With further reference to FIG. 2, the circuit board 28 has attached thereto a positive first source terminal 52 a and a negative first source terminal 52 b, collectively referred to as first source terminals 52, as well as a positive second source terminal 54 a and negative second source terminal 54 b, collectively referred to as second source terminals 54. In one preferred embodiment, each of the first source and second source terminals 52, 54 are generally defined by a cube configuration, with first cylindrical bores 56 extending therethrough, and second cylindrical bores 58 extending perpendicularly to the respective one of the first cylindrical bores 56. The first cylindrical bores 56 of each of the first and second source terminals 52, 54 are coaxial with the first source and second source input ports 44, 46, while the second cylindrical bores 58 of each of the first source and second source terminals 52, 54 are coaxial with the first source and second source terminal access ports 48, 50. The second cylindrical bores 58 may include helical grooves therein, with clamping bolts 60 threaded therethrough. The wires from the audio signal source are understood to be inserted through the first source and second source input ports 46, 48, and through the first source and second source terminals 52, 54. Such leads may be secured to the first and second source terminals 52, 54 by tightening the clamping bolts 60 with a compatible tool inserted through the first source and second source terminal access ports 48, 50.

# Record set
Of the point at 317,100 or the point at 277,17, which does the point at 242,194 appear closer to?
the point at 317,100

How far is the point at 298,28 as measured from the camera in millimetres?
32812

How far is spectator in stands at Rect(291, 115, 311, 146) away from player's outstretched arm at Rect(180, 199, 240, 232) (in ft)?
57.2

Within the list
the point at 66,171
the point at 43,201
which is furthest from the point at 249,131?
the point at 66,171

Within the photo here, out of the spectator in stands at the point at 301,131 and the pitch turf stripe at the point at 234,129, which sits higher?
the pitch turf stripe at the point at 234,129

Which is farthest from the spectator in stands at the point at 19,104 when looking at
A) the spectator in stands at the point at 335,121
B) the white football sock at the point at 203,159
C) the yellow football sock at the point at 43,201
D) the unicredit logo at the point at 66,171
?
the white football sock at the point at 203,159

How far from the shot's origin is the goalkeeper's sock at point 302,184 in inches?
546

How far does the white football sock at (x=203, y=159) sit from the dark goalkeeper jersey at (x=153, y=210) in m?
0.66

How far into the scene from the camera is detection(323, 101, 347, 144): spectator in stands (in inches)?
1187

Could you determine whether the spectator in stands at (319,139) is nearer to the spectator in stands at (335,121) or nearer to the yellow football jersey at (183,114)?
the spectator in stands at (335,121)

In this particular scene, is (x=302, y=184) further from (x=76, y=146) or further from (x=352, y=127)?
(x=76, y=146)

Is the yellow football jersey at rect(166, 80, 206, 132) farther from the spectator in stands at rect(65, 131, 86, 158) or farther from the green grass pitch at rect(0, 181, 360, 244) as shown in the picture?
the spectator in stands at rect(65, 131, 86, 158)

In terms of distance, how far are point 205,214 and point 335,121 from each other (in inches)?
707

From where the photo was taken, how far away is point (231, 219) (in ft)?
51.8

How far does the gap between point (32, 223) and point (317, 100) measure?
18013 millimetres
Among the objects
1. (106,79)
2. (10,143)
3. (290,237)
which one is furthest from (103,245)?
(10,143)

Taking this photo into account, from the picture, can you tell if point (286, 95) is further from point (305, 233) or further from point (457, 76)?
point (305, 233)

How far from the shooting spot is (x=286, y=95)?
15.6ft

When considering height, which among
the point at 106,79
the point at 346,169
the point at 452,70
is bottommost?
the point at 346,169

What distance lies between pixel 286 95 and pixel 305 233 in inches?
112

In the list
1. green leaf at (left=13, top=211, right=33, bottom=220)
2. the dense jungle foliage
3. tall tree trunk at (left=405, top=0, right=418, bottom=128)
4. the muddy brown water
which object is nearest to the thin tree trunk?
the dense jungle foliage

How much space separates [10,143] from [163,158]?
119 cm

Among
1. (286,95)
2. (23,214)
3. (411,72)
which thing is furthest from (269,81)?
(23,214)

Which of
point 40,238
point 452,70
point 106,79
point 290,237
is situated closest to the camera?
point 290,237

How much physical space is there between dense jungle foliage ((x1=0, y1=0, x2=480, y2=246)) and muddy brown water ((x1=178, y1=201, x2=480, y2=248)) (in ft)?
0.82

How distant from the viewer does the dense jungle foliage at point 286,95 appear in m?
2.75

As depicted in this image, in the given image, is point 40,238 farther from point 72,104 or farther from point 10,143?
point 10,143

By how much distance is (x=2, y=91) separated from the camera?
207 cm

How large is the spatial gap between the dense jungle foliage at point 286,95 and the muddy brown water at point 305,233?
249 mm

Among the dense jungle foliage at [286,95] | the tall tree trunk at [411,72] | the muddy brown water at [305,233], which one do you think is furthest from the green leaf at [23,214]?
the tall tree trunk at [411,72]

# Required work
Name every individual source terminal that the circuit board passage says is attached to circuit board 28, and give each one's reference numeral.

# Correct result
- Positive first source terminal, 52 a
- Negative first source terminal, 52 b
- Positive second source terminal, 54 a
- Negative second source terminal, 54 b